Most important of all, was the observatory at 2477 m of height on Mt. Nuvolau, dominating Falzarego, Val Cordevole, upper Val Costeana and Val Badia; it was a sort of "window" open onto Col di Lana, Sief, and Settsass.
All the movements of the troops located in this wide zone could be followed from this top.
The Italian Army took up positions in the 5 Torri area at the beginning of June 1915; the troops were arranged in holes excavated beneath the rocky walls or wherever sheltering was possible. A hard and difficult work started immediately; trenches and emplacements were built and telephone lines and field telegraph, warehouses for food and munitions, shelters for the animals and barns were arranged.
Here were set up the Headquarters of the Italian mountain artillery group; gigantic Navy cannons, which could shoot shells 30 cm in diameter, were brought up.
At the headquarter of the siege artillery a department for the observation service was set up. Each station was equipped with goniometers, field glasses and long-range binoculars, a mapping section, updated target lists by the fire control office, batteries, observation posts, and strongholds.
Each squad had an observation post to check the accuracy and effectiveness of their artillery during the bombardment.

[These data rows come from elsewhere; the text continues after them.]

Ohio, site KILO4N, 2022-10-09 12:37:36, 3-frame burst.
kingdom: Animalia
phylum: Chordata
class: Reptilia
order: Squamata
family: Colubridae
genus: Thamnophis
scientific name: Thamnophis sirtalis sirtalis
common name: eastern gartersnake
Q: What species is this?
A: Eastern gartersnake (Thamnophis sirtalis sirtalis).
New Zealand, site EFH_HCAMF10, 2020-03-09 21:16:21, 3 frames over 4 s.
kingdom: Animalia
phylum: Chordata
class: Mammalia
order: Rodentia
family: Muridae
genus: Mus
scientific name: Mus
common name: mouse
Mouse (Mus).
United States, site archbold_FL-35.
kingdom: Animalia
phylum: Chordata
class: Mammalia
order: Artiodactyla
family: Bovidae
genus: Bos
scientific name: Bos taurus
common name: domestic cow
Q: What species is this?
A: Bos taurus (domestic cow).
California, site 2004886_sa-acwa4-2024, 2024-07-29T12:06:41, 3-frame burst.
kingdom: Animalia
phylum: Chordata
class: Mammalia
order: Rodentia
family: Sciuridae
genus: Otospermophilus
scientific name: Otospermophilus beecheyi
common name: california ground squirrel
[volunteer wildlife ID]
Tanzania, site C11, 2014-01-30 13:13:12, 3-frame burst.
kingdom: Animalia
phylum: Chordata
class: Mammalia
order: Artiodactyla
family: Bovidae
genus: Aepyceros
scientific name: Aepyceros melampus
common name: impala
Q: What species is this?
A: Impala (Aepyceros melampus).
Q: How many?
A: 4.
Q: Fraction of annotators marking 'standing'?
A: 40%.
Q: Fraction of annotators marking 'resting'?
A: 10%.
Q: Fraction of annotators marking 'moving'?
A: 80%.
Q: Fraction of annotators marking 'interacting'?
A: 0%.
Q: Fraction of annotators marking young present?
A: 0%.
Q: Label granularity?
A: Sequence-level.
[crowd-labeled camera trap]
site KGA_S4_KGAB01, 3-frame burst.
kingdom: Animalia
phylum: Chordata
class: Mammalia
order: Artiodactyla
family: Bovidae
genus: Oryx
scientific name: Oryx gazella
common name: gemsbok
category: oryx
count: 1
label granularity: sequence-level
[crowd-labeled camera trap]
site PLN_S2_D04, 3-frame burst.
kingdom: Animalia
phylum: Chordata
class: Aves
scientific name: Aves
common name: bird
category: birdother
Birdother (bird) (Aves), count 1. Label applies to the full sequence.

The observers also had the task of identifying new targets which required artillery actions. The artillery at 5 Torri immediately knocked out the Tre Sassi Fort at the Valparola pass and forced the Austro-Hungarian soldiers to abandon the fort.
The developments in cannon technology had once again overcome the resistance of the armouring aimed to protect the fortresses.
The Great War in the Cinque Torri area left kilometres of trenches, and various machine gun and artillery emplacements.
This defence line was meant to hold back enemy penetration if the front line at the Falzarego Pass was breached by the Austro-Hungarian troops.
Armoured trenches for kneeing soldiers with a covering layer capable of resisting fusillades were conceived.
The other fundamental function of the covered trenches was to guarantee the protection of observers, who followed the events along the battle line.
Photographers and artists observed the slightest changes along the enemy lines, supplying the Headquarters constantly with the latest developments.